• Challenge: Rewrite the listing from the line with "How far does" through the end, replacing "window frame" with "window sill" and leaving everything else unchanged.

• Stored rows:
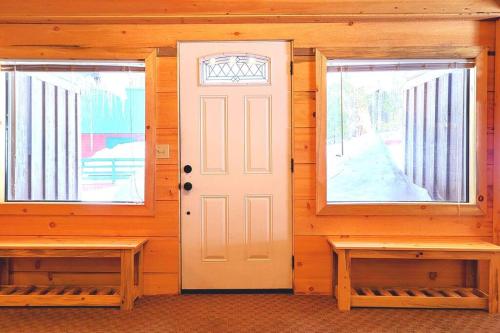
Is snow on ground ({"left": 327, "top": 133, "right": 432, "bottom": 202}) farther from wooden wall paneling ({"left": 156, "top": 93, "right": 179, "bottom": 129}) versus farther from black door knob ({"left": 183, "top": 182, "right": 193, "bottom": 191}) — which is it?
wooden wall paneling ({"left": 156, "top": 93, "right": 179, "bottom": 129})

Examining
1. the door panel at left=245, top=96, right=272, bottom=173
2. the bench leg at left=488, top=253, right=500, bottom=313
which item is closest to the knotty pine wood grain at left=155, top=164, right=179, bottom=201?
the door panel at left=245, top=96, right=272, bottom=173

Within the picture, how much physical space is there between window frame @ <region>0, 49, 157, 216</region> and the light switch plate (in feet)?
0.14

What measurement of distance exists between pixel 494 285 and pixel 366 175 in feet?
4.09

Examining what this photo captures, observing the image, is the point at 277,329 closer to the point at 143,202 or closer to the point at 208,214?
the point at 208,214

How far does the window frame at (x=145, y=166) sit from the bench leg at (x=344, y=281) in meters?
1.61

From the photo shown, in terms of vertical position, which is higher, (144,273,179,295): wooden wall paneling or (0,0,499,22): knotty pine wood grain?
(0,0,499,22): knotty pine wood grain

• Task result:
How far does the window sill at (x=145, y=166) sit from the bench leg at (x=344, y=281) in meters?
1.61

From the photo shown, in terms of vertical position, which is higher, (144,273,179,295): wooden wall paneling or (0,0,499,22): knotty pine wood grain?
(0,0,499,22): knotty pine wood grain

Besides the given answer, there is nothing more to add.